Alıntı:
aleyna81 rumuzlu üyeden alıntı
İyi günler dilerim. bir kamu kurumunda 657 SK Devlet Memuru olarak çalışmaktayım. İşyerinde vuku bulan bir olaydan ötürü savcılık makamından takipsizlik kararı aldım ancak bu karardan sonra düzenlenen idari rapora göre uyarı cezası ile cezalandırılmam düşünülmekte. savunmam istendi. Ancak anayasanın 138./son maddesi derki : "...Yasama ve yürütme organları ile idare mahkeme kararlarına uymak zorundadır. Bu organlar ve idare mahkeme kararlarını hiçbir surette değiştiremez ve BUNLARIN YERİNE GETİRİLMESİNİ GECİKTİREMEZ." denilmekte. bunu gerekçe göstererek tarafıma haksız ceza vermek isteyen idare hakkında anayasayı ihlal suçundan 309. maddeden suç duyurusunda bulunmak istiyorum. böyle bir örnek dilekçe bulabilir miyim sitenizde aradım yanlış mı aradım bilemiyorum ulaşamadım ve mümkünse istem kısmına ne yazmalıyım onu da belirtirseniz sevinirim. şöyle diyebilir miyim (idari amirler hakkında anayasanın bilmem kaçıncı maddesine(....) göre soruşturma yapılmasını talep ediyorum ) tşkler....
Sayin aleyna81,
Sayin Ekrem Iyican'a katiliyorum. Anayasa'yi ihlal suçu düsündügünüz kadar basit degildir. Hukuka merakli ve özellikle yeni baslayan arkadaslarimiz okuduklari kanun, tüzük, yönetmelikleri kisaca mevzuati yorumlamakta güçlük çekerler, farkli bakis açilariyla bakmakta zorlanirlar, yanlis yorumlar yapabilirler bu dogaldir. Bazen uzman hukukçular dahi ayni olay karsisinda ayni kanun hükmüne göre farkli düsünebilirler, farkli yorumlar yapabilirler bu da dogaldir. Düsünün; hukukun en üst kademesindeki 11 hukukçumuz dahi ayni durum karsisinda oybirligiyle bir karara varamadi ve ikisi karsi oy yazisi yazmak durumunda kaldi. Bir silindire cepheden bakan biri dikdörtgen gördügünü, ayni silindire kus bakisi bakan biri ise daire gördügünü iddia edecektir. Oysa bakilan sey aynidir.

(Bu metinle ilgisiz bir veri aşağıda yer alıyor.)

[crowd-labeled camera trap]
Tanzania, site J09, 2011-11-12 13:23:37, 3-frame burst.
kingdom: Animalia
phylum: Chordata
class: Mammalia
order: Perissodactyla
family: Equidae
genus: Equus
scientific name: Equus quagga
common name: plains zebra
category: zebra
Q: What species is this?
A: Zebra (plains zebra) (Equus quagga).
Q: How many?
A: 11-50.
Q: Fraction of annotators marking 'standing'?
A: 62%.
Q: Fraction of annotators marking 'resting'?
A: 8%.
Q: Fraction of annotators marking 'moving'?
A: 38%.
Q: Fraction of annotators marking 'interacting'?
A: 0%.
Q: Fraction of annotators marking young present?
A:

Sizin durumunuza gelince -olayi her ne kadar tam olarak anlamis degilsem de-5237 sayili TCK na göre suç teskil etmeyen bir durum 657 sayili DMK 125.m. göre suç teskil edebilir. Burada savciligin takipsizlik karari vermesi normaldir. Bir baska deyisle adli yönden suç sayilmayan bir durum idari yönden suç teskil edebilir.
Diger taraftan hem Anayasa'mizda hem de 2577 sayili Idari Yargilama Usulü Yasasinda belirtilen "...Yasama ve yürütme organlari ile idare mahkeme kararlarina uymak zorundadir. Bu organlar ve idare, mahkeme kararlarini hiçbir surette degistiremez ve BUNLARIN YERINE GETIRILMESINI GECIKTIREMEZ." hükmü sizin anladiginiz anlamda degildir ve 5237 sayili TCK'nun 309. maddesinde tanimlanan suç tipiyle kesinlikle örtüsmemektedir. 309. madde, Anayasal düzeni CEBIR ve SIDDET kullaranak yikip, yerine örnegin seriat düzeni getirmeyi amaçlayanlari cezalandirmak için konulmus bir maddedir.
Bu baglamda "...Yasama ve yürütme organlari ile idare mahkeme kararlarina uymak zorundadir. Bu organlar ve idare, mahkeme kararlarini hiçbir surette degistiremez ve BUNLARIN YERINE GETIRILMESINI GECIKTIREMEZ." hükmü nedir öyleyse diye bir soru soracaginizi tahmin ederek onu da yanitlayayim;
Örnegin bir devlet kurumda müdürsünüz ve haksiz bir sekilde bu görevden alindiniz ve memur olarak bir yere verildiniz ve idare mahkemesinden idarenin karari hakkinda iptal ya da yürütmenin durdurulmasi karari almayi basardiniz. Iste ilgili idare bu mahkeme kararini uygulamak zorundadir ve bunun yerine getirilmesini geciktiremez. Sanirim açiklamalarim yeterince net ve aydinlatici olmustur. Saygilarimla.